I am currently studying lacunary polynomials in finite fields and trying to understand a basic concept.
When we do dense interpolation using a classical method like Lagrange interpolation or Newton's interpolation, we may expect a dense polynomial of degree $d \le n$ for a set of $n+1$ points i.e., a polynomial of the form:
$$f(x) = \sum_{k=0}^{d} a_k x^{k}, x_d \ne 0$$
In other words, we expect $n$ or less non-constant terms in $f(x)$. This is true of dense interpolation over finite fields such as $\mathbb{F}_q$.
A lacunary polynomial (also called sparse polynomial or fewnomial) is a polynomial where the number of its terms is considered fixed, while the degrees and coefficients of its terms may vary. For example we can write
$$f(x) = a_1 x^{d_1} + . . . + a_l x^{d_{l}}$$
for a lacunary polynomial with at most $l$ terms, with no control whatsoever on the actual value of the degrees $d_i$ and the coefficients $a_i$. (Sparse interpolation methods are given in the linked article and references within).
My understanding is that by using a sparse interpolation algorithm for lacunary polynomials, we can obtain an interpolation of $f(x)$ with fewer than $n$ non-constant terms. Then, by using Fermat's Little Theorem, we can reduce degree $d_i$ of terms with $d_i > q$. Therefore, $\forall i, d_i < q$.
Questions:
- Is it true that if we built a blackbox for $n+1$ datapoints using Lagrange or Newton interpolation over in $\mathbb{F}_q$ with $n < q$ and then used that as a blackbox for sparse interpolation of a lacunary polynomial (as many of the sparse interpolation methods seem to require one), we would get a different sparse polynomial?
- Does this mean that the sparse polynomials obtained are not unique in $\mathbb{F}_q$? How does this reconcile with the Theorem on Uniqueness of Interpolating Polynomial (See Theorem 4.1 in linked notes)?

This is impossible; you cannot expect to do better than $n$ non-constant terms in general. This is because for $n + 1$ points the vector space of possible inputs is $(n+1)$-dimensional, so the vector space of interpolating polynomials must also be at least $(n+1)$-dimensional to be able to match it.Edit: Ah, sorry, there's a mistake in this argument. Here I am assuming that the degrees are fixed ahead of time. This argument doesn't apply if the degrees are allowed to depend on the points.
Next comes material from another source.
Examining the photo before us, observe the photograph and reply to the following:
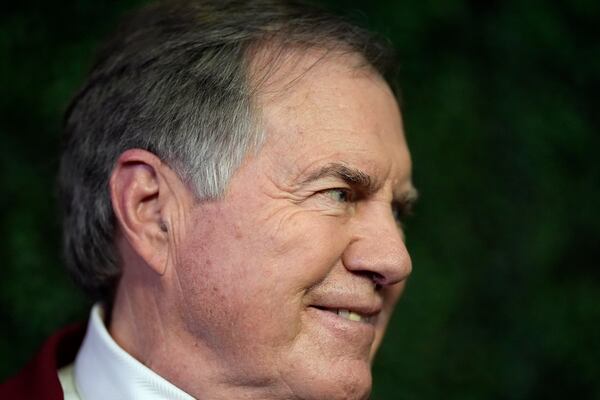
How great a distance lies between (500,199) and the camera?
10.7 feet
I don't know what sparse interpolation method you have in mind, and I also don't know what you mean by "a different sparse polynomial" - different from what?
It is true, over any field including finite fields, that there is a unique interpolating polynomial of degree $\le n$ if we interpolate at $n + 1$ distinct points. If instead you consider sparse interpolating polynomials of degree $> n$ there is no reason to expect uniqueness, again over any field.
(At least, that was my original interpretation of your question. But I don't think the linked paper is doing this; it looks like the point is to write down an algorithm for interpolation which has the property that it finds a sparse representation when one exists, with a runtime depending on the size of such a sparse representation. But the degree is still $n$, I think.)